Adult size is a product of growth rate and development duration (Davidowitz et al., 2004), and although body size and development time are strongly related to fitness, the extent to which their responses to thermal conditions are mediated by phenotypic plasticity and evolutionary change remains controversial. An experimental evolution approach is potentially a very powerful tool in solving this problem. However, only a few experimental evolution studies have explored the adaptive response of body size (Partridge et al., 1994; Santos et al., 2006) or development time (Santos et al., 2006; Huey et al., 1991; James and Partridge, 1995) to selection at changed temperature. In addition, the majority of the studies were carried out on Drosophila, bringing into question the generality of observed patterns. Even fewer data are available on evolutionary changes in parental investments (egg or offspring size and number). However, it has been observed that changes in egg size with ambient temperature may occur within a single generation, indicating the effect of phenotypic plasticity (Blanckenhorn, 2001). Despite a growing number of studies investigating the selective benefits of egg size at different temperatures (Blanckenhorn, 2000; Fischer et al., 2003; Bownds et al., 2010; Burgess and Marshall, 2011), to our knowledge, only one experiment has attempted to determine whether egg size and phenotypic plasticity for this trait can evolve (Azevedo et al., 1996).
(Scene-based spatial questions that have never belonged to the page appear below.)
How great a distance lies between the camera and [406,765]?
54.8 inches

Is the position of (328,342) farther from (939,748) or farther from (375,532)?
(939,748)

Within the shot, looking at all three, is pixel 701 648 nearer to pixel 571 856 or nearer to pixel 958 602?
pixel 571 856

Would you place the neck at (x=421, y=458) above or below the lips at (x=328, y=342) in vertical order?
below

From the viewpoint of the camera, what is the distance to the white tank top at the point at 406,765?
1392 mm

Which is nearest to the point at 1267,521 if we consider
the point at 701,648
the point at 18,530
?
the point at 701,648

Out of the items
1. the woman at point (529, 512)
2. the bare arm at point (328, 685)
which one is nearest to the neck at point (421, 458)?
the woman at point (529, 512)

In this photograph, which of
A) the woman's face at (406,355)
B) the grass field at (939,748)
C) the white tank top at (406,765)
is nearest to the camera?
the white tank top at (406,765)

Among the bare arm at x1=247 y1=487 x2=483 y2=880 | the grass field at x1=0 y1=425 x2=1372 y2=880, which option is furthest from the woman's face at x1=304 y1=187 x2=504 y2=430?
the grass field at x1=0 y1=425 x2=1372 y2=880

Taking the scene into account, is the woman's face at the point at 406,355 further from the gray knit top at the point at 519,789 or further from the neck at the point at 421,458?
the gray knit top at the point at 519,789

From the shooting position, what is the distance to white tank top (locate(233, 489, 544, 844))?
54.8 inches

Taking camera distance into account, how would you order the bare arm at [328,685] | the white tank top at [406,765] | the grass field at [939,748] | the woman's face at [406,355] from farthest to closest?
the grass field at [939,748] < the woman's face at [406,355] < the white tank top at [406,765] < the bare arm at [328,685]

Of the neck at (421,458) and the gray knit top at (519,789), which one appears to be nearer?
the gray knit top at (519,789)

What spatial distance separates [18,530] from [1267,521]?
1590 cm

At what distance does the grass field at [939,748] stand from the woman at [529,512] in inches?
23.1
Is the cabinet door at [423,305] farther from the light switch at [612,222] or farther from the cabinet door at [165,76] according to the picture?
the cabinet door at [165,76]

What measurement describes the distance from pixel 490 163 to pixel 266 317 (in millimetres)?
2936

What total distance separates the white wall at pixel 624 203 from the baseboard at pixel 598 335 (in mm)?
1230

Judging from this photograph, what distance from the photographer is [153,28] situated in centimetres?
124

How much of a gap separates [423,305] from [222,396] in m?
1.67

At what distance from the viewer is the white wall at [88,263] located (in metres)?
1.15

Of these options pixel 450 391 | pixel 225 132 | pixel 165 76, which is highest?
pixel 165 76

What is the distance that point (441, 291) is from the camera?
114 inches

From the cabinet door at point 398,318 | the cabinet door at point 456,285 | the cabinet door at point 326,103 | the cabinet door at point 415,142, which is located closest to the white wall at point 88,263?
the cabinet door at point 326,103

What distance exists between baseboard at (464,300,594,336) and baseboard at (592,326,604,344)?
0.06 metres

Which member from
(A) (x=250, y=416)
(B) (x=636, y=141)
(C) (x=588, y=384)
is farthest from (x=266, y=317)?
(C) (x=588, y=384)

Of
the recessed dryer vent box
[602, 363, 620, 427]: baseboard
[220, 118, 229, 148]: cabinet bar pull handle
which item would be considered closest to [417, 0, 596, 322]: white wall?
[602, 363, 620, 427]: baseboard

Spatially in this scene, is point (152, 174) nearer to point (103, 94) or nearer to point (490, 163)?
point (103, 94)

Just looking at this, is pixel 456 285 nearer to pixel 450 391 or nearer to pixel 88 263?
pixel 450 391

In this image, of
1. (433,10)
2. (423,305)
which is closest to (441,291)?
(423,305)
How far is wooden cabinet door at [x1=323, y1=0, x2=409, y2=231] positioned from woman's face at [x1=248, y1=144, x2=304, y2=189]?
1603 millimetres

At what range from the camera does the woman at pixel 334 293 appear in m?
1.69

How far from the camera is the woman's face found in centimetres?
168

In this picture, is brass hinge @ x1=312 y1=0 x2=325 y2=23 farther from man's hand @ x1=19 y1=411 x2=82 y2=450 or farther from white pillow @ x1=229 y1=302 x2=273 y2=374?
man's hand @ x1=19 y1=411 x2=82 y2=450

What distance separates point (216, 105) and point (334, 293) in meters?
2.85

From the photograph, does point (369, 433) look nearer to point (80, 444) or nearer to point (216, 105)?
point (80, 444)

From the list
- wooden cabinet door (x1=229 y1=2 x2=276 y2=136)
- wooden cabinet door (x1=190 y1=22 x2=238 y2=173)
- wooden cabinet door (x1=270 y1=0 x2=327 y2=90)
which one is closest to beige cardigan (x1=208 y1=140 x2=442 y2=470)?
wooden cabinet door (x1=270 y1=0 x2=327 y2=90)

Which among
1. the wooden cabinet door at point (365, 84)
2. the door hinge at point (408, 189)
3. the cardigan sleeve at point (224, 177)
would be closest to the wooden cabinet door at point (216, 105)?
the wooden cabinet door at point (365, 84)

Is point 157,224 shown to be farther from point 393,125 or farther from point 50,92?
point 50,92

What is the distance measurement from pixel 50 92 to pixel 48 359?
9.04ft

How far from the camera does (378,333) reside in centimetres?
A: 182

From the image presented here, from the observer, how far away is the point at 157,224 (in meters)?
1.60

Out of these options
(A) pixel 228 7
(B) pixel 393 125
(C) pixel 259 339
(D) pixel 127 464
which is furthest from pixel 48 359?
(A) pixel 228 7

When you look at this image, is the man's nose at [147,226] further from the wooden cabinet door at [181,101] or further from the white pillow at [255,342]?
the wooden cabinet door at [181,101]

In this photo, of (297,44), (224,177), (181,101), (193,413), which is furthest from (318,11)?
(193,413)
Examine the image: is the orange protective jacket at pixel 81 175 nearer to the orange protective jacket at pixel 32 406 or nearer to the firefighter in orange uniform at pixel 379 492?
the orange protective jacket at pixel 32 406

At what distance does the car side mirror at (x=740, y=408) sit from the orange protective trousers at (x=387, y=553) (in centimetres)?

Furthermore, growth rate and development duration differ between the sexes, triggering sexual size dimorphism. Larger body size increases female fecundity, male attractiveness and competitiveness, but when associated with prolonged development, it can expose an individual to external sources of mortality. Males also experience a conflict between selection for rapid development (protandry), often leading to smaller size, and selection for large body size. Interestingly, males and females have been shown to differ in their phenotypic plasticity in body size (Stillwell et al., 2010). Although females are often more plastic than males, the differences in plasticity may vary between environmental factors as well as within the range of specific environmental variables (Stillwell and Fox, 2009). Therefore, sexes may handle temperature variation differently and the patterns of these differences might not be consistent, differing depending on species, population and temperature range (Stillwell et al., 2010).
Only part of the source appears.